Among the many things I've learned at Cal, I've learned that it's acceptable to be unconventional. With that said, instead of having found a cure for diabetes (without a lack for trying, mind you!), I'm taking a year/year and a half "off", as I study for MCATs, and find ways to give back to my community while working locally to save up for a dream that's still very much embedded in my heart. And though I can't offer you a front row seat to my white coat ceremony (just yet!), what I can offer is a view in this transitional phase as a Cal alum, in an adventure that's frightening and exciting, and lessons that we can learn together at the same time. Not to mention the lessons I've learned while I was there such as to NOT take more than 2 labs per semester! So, I hope you stay tuned.

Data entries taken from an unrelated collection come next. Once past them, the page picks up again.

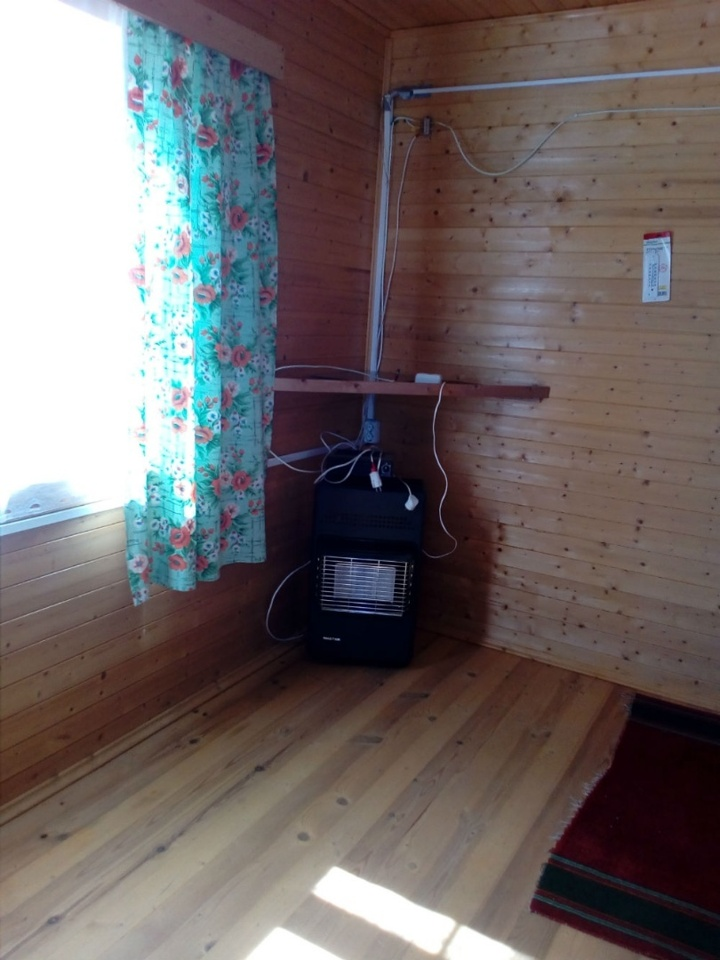 Продается дом, площадью 82.00 кв.м. Московская область, Истра городской округ, деревня Никитское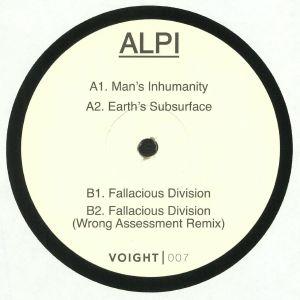ALPI - Metropolis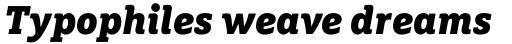 FF Marselis Slab OT Black Italic sample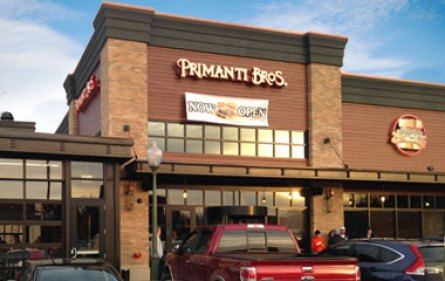 Primantis coming to the waterfront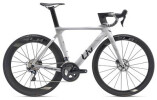 Race Liv EnviLiv Advanced Pro 1 Disc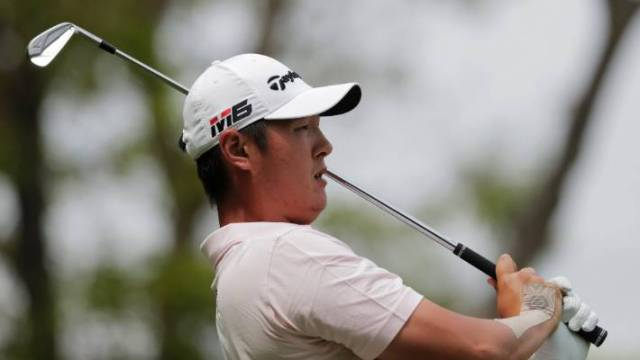 Danny Lee has fallen out of contention at the PGA Championship.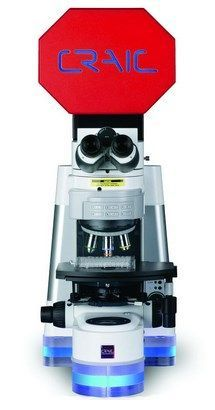 CRAIC Technologies - 20/30 PV™ microspectrophotometer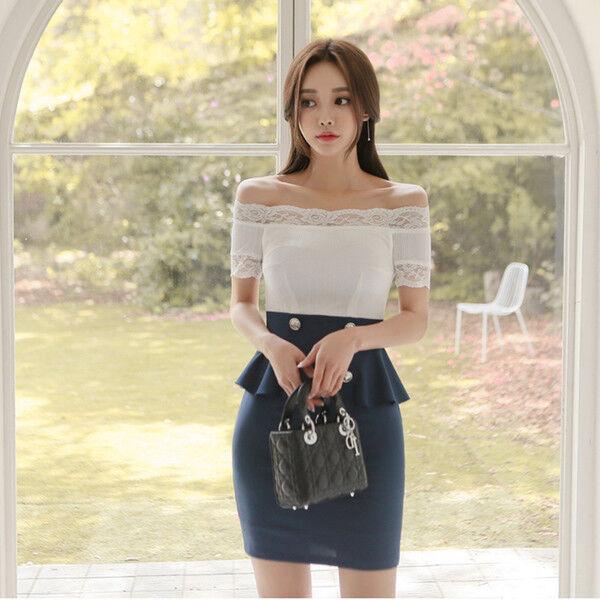 106bbbde30d2 Elegante vestito abito corto tubino blu bianco scuro lungo slim 4373 morbido  nnlliv8368-Vestiti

As of right now, I'm in the long process of signing paper work to finally start my position at UCLA's lab, and I'm so excited and grateful to have been given such a position.
For those of you looking for scientific or lab based jobs after graduation, or as an in-between job before any professional school, I've learned in my experience that it helps if you have lab experience: assays, administrative, the works! Your colorful experience in multiple lab settings is beneficial. One of the best ways to get research and lab work is to go to a professor that's done research in things your interested in, knock on their door, and politely ask to be free labor. Your enthusiasm about the material will set you apart. There are also multiple research program opportunities on campus such as URAP that you can take advantage of, so put yourself out there!
Like I said, for many of us, the adventure starts right now-whether it be looking for a job, applying to graduate/professional school, or even if you're just trying to figure out telebears as a freshman, I'm glad we're here together. I can't tell you how excited I am to be able to share with you the ups and downs of this post undergraduate life, and to hear your stories and lessons as well!